(Data items)

** start **

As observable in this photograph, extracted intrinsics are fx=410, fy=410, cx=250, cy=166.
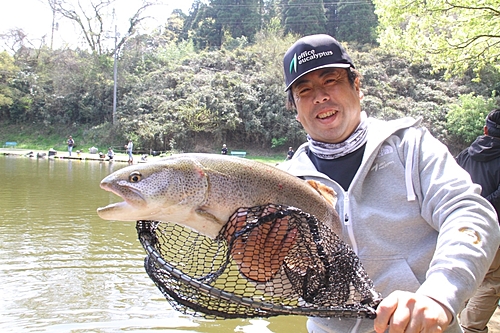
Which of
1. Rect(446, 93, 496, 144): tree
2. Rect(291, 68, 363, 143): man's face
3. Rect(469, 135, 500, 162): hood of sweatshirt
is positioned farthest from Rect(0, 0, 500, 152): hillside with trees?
Rect(291, 68, 363, 143): man's face

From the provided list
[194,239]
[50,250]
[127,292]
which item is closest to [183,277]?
[194,239]

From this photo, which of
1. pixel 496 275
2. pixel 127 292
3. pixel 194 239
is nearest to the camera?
pixel 194 239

** end **

Reproduce every line of the records word for word, leaving out the pictures.

As observable in this photograph, extracted intrinsics are fx=410, fy=410, cx=250, cy=166.
Which of
1. Rect(446, 93, 496, 144): tree
2. Rect(291, 68, 363, 143): man's face
3. Rect(469, 135, 500, 162): hood of sweatshirt
is positioned farthest from Rect(0, 0, 500, 152): hillside with trees?
Rect(291, 68, 363, 143): man's face

From the provided list
[194,239]
[50,250]
[127,292]
which item is closest to [183,277]?
[194,239]

From this photo, which of
1. pixel 496 275
2. pixel 127 292
3. pixel 194 239
is nearest to the camera?
pixel 194 239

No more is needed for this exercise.